- **EXERCISE PROMPT**
In the news report below, turn the paragraph that begins "Police from the Kharagpur Town police station" into a short bulleted list that keeps its main facts.

- **SUPPLIED TEXT**
.....
The student, identified as Soham Haldar, was found hanging from the ceiling of his hostel room on Tuesday and he was immediately taken to the institute hospital, where doctors declared him brought dead, an IIT Kharagpur official said.
Haldar, a dual-degree student in Electronics and Electrical Communication Engineering, was a boarder of the Pandit Madan Mohan Malaviya Hall of Residence on the campus.
Police from the Kharagpur Town police station have initiated a probe into the incident as preliminary findings indicated that it could be a case of suicide, though the exact cause of death will be ascertained following the post-mortem examination, the official said.
In a statement, the institute expressed deep grief over the student's death and said a detailed inquiry has been initiated.
The authorities have informed the family and are extending all possible assistance to them, it added.
Director Suman Chakraborty told PTI that the institute will strengthen the mechanism to identify stressed-out and depressed students and take follow-up steps to address their issues.
The grief-stricken parents of the student, who hailed from Barasat in North 24 Parganas district, have come to the campus and the authorities will speak to them, he said.
.....
- **SOURCE MATERIAL**
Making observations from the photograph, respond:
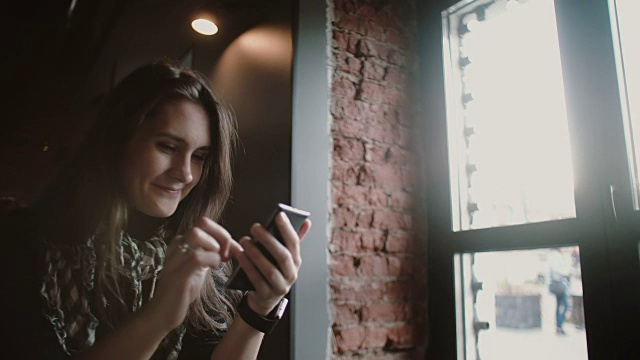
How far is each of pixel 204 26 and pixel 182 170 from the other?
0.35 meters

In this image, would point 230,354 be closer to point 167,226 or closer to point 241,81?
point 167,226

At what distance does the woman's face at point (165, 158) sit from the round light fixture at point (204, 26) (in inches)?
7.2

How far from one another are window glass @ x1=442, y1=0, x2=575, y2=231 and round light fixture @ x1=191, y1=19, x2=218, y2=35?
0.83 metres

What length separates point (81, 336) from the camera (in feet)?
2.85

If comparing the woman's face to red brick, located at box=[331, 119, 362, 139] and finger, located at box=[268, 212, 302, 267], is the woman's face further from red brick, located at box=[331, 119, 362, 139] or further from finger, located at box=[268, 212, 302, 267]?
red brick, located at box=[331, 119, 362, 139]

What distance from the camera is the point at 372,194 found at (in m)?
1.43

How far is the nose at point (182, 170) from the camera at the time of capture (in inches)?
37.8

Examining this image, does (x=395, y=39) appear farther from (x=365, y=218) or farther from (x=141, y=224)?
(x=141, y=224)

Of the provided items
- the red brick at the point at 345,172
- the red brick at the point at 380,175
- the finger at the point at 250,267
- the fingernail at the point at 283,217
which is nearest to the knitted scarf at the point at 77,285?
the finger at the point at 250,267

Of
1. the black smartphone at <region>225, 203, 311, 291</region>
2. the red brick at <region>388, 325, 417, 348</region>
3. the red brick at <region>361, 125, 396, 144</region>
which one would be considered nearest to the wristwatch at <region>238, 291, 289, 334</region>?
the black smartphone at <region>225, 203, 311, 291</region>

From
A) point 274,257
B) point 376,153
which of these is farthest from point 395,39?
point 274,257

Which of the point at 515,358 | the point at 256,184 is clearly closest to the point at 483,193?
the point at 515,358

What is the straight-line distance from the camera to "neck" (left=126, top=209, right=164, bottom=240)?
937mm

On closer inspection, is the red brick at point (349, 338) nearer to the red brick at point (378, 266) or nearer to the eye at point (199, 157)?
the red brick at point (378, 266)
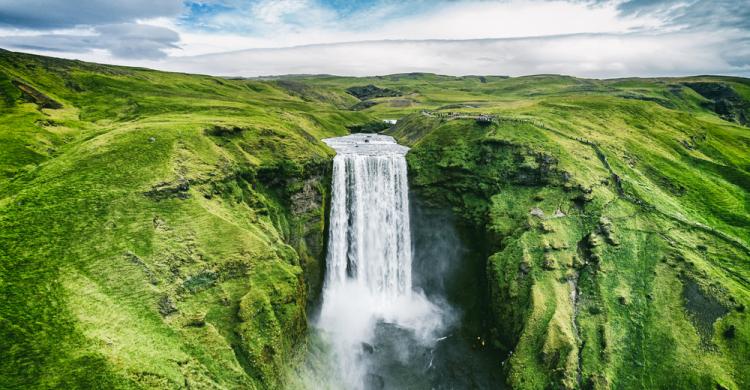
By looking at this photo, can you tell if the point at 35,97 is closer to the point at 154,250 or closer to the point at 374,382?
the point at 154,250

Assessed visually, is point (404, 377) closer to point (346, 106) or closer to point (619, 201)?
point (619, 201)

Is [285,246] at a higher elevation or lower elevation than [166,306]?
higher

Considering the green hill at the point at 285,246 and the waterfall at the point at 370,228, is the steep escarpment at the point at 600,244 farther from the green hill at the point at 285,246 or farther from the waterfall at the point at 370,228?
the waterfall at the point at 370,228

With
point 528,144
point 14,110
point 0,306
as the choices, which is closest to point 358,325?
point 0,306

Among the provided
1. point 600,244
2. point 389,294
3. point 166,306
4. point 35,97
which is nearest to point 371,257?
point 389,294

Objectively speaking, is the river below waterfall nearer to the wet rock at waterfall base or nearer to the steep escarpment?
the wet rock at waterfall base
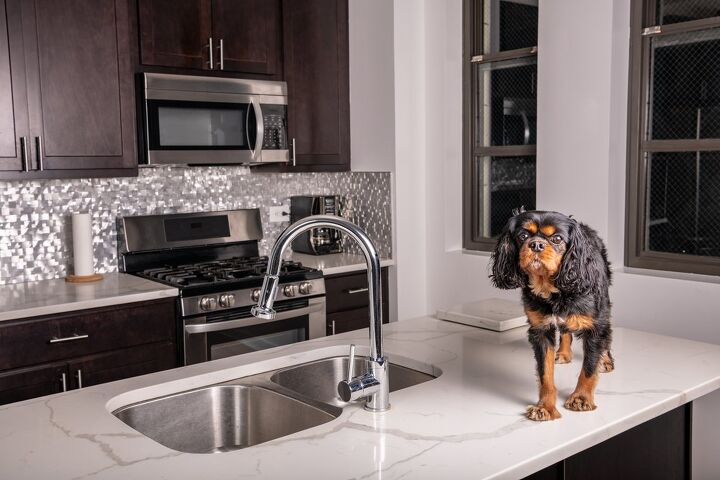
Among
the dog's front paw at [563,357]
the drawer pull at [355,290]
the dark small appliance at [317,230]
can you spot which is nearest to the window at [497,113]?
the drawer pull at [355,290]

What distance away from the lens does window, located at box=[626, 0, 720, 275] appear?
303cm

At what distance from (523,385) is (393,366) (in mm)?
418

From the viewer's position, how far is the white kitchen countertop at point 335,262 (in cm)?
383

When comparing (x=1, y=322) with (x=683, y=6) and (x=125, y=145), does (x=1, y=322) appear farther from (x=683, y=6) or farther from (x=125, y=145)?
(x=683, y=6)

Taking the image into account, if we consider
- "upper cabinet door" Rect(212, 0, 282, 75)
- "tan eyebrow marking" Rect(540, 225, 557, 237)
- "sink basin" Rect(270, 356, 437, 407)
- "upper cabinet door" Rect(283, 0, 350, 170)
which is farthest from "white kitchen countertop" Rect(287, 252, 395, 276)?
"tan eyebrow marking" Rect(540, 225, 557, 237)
.....
- **RESPONSE AREA**
- Kharagpur Town police have started a probe into the death.
- Early findings suggest it could be suicide.
- The exact cause of death will be confirmed after the post-mortem.